• TASK DETAILS: Would you please set down the data again exactly as given, excluding the pictures?

• DATA:
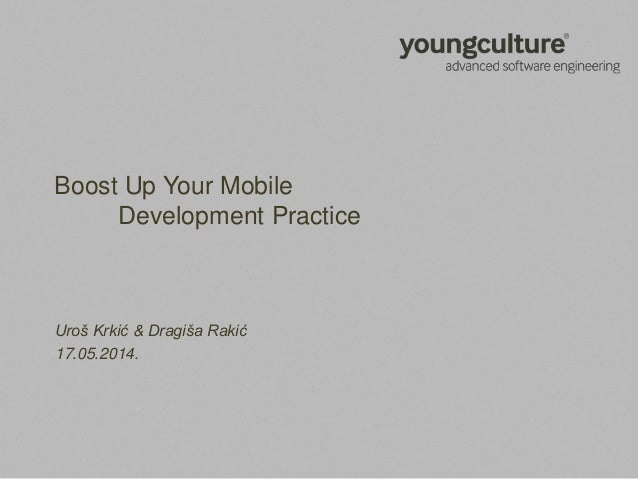 Boost Up Your Mobile Development Practice Uroš Krkić & Dragiša Rakić 17.05.2014.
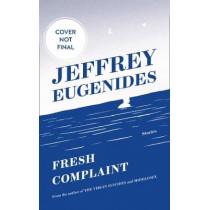 Fresh Complaint by Jeffrey Eugenides, 9780008243807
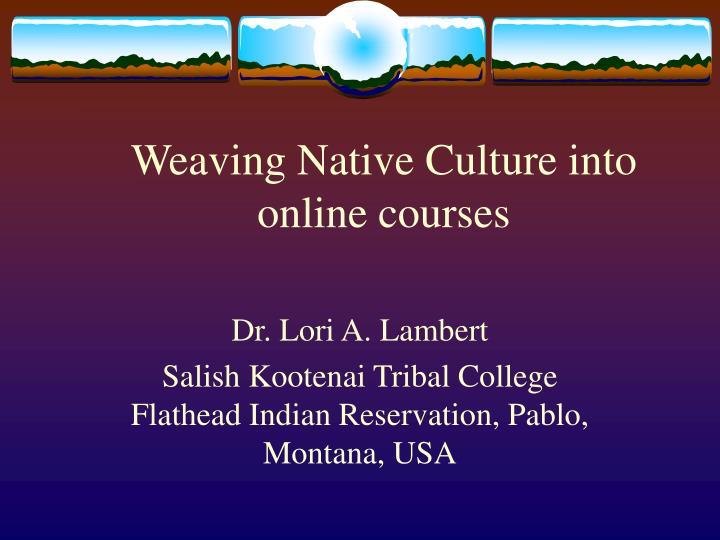 weaving native culture into online courses n.
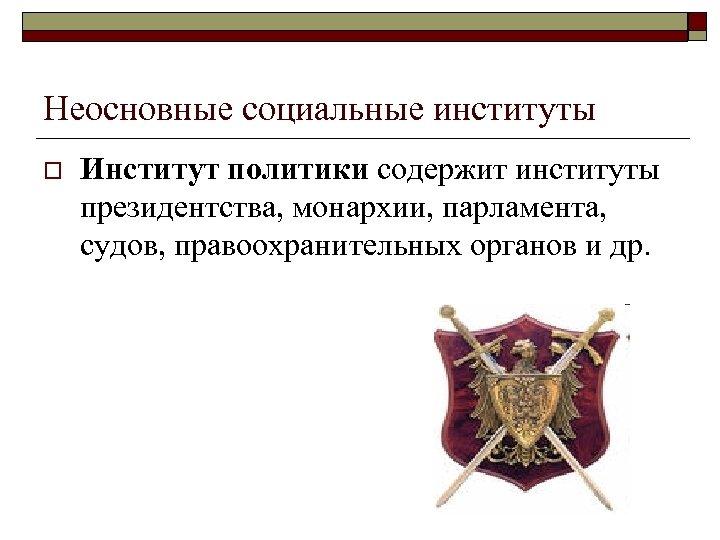 Неосновные социальные институты o Институт политики содержит институты президентства, монархии, парламента, судов, правоохранительных органов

• WRITTEN REPLY:
 Boost Up Your Mobile Development Practice Uroš Krkić & Dragiša Rakić 17.05.2014.
 Fresh Complaint by Jeffrey Eugenides, 9780008243807
 weaving native culture into online courses n.
 Неосновные социальные институты o Институт политики содержит институты президентства, монархии, парламента, судов, правоохранительных органов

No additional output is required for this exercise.